***** DATA ROWS *****

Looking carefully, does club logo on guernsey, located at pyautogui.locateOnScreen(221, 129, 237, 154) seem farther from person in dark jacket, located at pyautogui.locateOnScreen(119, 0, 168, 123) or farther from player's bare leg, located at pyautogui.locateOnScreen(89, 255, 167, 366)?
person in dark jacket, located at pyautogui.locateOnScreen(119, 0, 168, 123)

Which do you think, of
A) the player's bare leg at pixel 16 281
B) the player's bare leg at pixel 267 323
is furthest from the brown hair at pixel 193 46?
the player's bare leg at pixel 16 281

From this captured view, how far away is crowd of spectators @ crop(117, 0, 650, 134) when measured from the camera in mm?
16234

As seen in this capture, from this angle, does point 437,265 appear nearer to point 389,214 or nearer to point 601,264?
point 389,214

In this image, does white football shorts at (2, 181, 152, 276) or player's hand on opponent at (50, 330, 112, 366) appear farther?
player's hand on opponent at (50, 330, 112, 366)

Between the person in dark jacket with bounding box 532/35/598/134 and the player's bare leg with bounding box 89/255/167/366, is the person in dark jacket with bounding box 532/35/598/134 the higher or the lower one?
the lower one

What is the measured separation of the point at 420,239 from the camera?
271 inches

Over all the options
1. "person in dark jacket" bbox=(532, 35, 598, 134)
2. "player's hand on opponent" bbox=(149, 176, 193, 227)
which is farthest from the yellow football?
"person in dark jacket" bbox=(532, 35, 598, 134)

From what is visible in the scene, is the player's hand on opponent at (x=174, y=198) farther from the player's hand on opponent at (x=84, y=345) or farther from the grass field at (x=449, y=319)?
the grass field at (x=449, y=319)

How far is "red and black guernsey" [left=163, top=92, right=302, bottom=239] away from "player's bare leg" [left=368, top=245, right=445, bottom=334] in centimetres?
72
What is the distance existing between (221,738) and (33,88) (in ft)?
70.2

*****
***** DATA ROWS *****

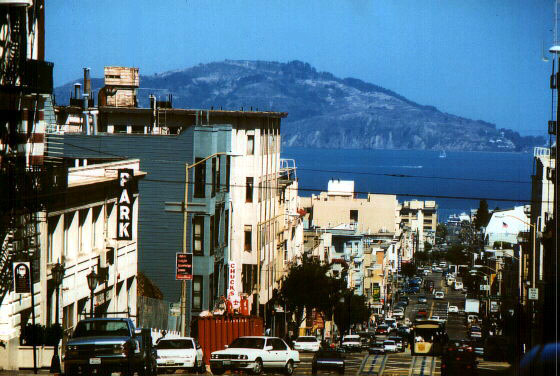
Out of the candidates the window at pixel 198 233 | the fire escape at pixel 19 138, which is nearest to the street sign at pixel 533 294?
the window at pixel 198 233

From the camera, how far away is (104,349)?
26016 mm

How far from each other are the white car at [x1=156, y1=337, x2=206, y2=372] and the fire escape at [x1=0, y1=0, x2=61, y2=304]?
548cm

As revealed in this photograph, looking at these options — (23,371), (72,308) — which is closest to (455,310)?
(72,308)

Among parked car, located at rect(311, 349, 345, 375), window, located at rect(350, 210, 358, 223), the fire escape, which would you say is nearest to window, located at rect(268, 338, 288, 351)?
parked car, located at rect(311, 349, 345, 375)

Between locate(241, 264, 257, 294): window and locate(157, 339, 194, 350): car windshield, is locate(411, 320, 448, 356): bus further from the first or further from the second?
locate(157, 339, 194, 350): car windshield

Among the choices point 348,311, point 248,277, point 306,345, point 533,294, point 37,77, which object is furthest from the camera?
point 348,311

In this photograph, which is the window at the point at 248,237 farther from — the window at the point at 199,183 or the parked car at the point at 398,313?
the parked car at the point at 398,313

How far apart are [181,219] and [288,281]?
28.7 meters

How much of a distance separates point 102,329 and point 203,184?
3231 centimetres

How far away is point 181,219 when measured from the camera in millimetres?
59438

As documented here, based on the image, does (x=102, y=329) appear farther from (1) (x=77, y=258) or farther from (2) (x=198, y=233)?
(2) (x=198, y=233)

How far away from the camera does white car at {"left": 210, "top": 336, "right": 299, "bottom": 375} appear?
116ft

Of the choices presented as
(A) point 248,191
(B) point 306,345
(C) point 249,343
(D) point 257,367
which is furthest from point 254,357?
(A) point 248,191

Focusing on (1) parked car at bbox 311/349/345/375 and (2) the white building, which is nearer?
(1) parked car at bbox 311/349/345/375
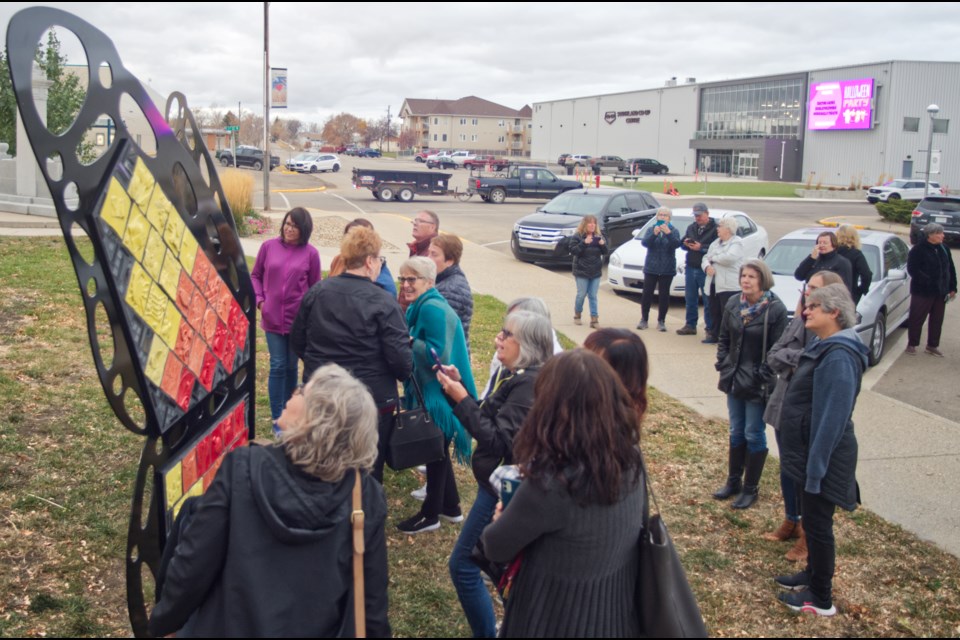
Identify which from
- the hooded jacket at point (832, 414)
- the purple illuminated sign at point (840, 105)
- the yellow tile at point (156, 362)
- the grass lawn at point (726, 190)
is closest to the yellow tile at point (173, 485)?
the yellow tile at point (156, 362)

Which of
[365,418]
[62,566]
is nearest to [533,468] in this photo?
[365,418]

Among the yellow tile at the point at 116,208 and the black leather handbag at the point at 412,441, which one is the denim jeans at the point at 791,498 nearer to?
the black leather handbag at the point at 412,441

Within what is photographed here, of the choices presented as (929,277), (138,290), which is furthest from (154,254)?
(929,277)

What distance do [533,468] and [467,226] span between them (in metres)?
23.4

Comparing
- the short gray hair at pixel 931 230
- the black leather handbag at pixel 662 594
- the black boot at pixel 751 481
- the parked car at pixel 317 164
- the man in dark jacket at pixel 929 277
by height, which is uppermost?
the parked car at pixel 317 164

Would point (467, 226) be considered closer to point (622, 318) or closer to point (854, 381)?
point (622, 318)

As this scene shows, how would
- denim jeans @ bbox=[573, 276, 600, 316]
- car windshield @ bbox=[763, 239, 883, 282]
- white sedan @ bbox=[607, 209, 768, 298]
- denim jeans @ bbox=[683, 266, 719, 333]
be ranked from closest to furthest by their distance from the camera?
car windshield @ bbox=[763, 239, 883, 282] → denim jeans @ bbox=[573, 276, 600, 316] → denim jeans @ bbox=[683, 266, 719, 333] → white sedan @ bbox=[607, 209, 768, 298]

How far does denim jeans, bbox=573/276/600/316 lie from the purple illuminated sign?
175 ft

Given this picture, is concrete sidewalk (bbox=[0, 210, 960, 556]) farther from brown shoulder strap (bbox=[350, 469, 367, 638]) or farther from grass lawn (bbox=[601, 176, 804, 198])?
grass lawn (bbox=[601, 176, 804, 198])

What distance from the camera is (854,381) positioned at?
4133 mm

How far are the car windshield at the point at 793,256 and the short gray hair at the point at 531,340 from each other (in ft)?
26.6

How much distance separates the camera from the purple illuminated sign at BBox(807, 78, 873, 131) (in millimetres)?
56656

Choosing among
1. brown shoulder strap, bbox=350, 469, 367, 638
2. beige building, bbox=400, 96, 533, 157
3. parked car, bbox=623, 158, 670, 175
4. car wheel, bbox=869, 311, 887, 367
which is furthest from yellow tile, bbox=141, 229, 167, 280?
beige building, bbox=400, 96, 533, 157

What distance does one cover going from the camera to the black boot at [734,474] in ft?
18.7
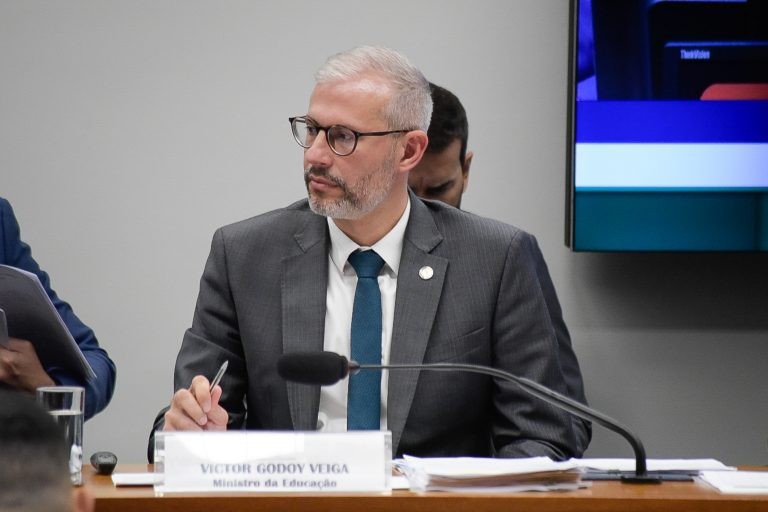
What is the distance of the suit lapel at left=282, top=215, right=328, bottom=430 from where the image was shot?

*****
***** DATA ROWS *****

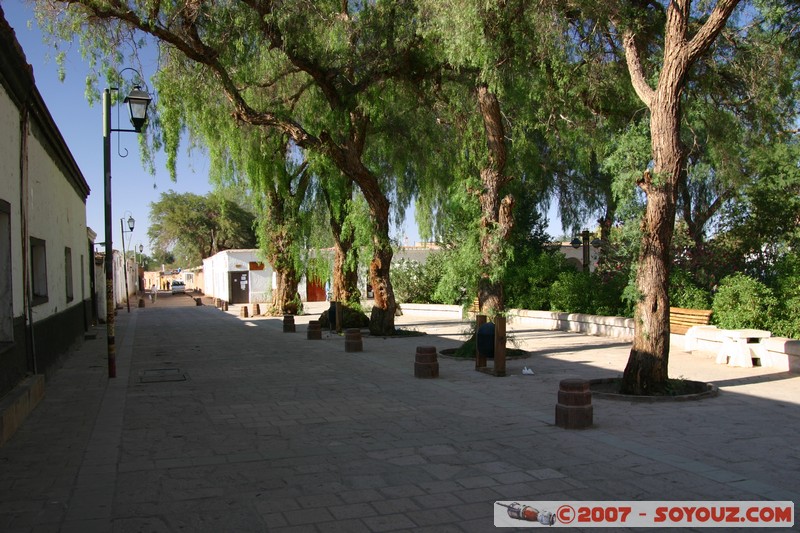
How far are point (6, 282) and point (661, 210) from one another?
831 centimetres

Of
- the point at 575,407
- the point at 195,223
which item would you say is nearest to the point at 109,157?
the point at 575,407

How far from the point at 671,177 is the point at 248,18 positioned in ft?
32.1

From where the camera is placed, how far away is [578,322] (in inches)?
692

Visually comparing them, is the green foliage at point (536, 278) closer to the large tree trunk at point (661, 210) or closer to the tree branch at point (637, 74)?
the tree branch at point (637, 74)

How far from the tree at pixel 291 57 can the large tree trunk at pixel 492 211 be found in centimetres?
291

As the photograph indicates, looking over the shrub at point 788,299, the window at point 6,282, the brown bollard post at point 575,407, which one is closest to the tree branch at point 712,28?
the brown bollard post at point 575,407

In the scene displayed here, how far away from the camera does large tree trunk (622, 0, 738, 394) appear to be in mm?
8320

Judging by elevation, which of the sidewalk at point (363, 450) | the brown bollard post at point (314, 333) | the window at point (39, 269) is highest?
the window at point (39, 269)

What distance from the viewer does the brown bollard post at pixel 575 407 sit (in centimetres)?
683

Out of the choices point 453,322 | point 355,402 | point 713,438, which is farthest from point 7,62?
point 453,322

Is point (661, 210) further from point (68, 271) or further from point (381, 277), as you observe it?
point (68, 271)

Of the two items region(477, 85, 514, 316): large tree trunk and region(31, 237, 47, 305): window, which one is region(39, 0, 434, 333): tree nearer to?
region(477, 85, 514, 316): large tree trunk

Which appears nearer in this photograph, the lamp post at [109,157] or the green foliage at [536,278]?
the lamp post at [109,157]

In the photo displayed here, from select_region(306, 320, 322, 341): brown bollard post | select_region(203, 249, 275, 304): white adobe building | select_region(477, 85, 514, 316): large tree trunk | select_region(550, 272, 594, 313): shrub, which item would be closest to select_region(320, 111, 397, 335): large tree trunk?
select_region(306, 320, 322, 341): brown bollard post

*****

__EXERCISE DESCRIPTION__
Please pull out every line from the rows above that contains the string "yellow".

__SOLUTION FOR THIS EXERCISE__
which is farthest from the yellow football?
- the yellow tile at point (156, 362)
is closest to the yellow tile at point (173, 485)?
the yellow tile at point (156, 362)
Among the yellow tile at the point at 116,208 and the black leather handbag at the point at 412,441, which one is the denim jeans at the point at 791,498 nearer to?
which is furthest from yellow tile, bbox=141, 229, 167, 280?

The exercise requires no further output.